1 出会い
。訪問していただきありがとうございます。4/1に同じタイトルでアップしましたが、手違いがありましたのでこちらに再度アップさせて頂いてます。これから山あり谷ありの宇宙旅行に、お付き合いいただければと思っています。よろしくお願いします^^
ある街外れの、古びた一軒家の不動産屋の張り紙。
【あなたも住んでみませんか?】
どこかと場所をみると、太陽系をすぎて更に数日行った星。最近開発されている所のようで
。ちなみに、地球発の列車の終着駅らしい。珍しい・・王政国家か。
近頃は、地球を離れ他の星に移住するひと達が増えてるって、噂で聞いたけど。
「ふぅ…ん。興味はあるわねぇ。でも…。」
はり紙の前で、ぶつぶつぼやきながら見ているのは、一人の女性。
名前は、鳴沢ケイ(なるさわ けい)29歳。
商社に勤めるOL。同期の仲間が寿退社する中、仕事を続けている。
仕事も責任職にも就くようになってからは、更に仕事に打ち込むようになった。
今のところ彼もいないし、結婚の予定もない。実家の母親はうるさいけれど
聞かないことにしている。
それでも近頃、このままで私はいいのか・・と漠然と思うようになってきた。
結婚だけが幸せではない。でも、一生一人は寂しすぎるな・・と。
人生の分岐点にきているのかもしれない。
でも、どうすればいいか。答えはでない。
気がついたら、会社では、同期で残っているのは、隣のデスクに座る、はやとだけ。
渡辺隼人31歳。
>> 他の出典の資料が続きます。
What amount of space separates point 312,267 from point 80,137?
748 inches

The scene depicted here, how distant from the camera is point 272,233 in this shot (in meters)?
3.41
彼も、独身だけどなぜ結婚しないか不思議なくらい。
仕事も完璧でできるし、モデルなみの容姿をしているし。
彼に憧れる女性社員は、数知れず・・。
社内では、1.2位を争う位(らしい・・噂では)もてるみたい。
もちろん、付き合った女性の噂は聞いているけれど、結婚まではいかないらしい。
仕事中は、情け容赦ないので、とても近寄りがたい。
「氷のプリンス」と周りに呼ばれていることを、彼は知っているだろうか。
厳しいけれど、そのあとちゃんと後輩などのフォローをさりげなくやっているところを
知っている私。なぜか、彼は、私にはやさしくて甘い・・・。
もちろん、私より役職は上。同期なのに悔しいな・・と思う心は秘めているけど。
あえて口にはださない。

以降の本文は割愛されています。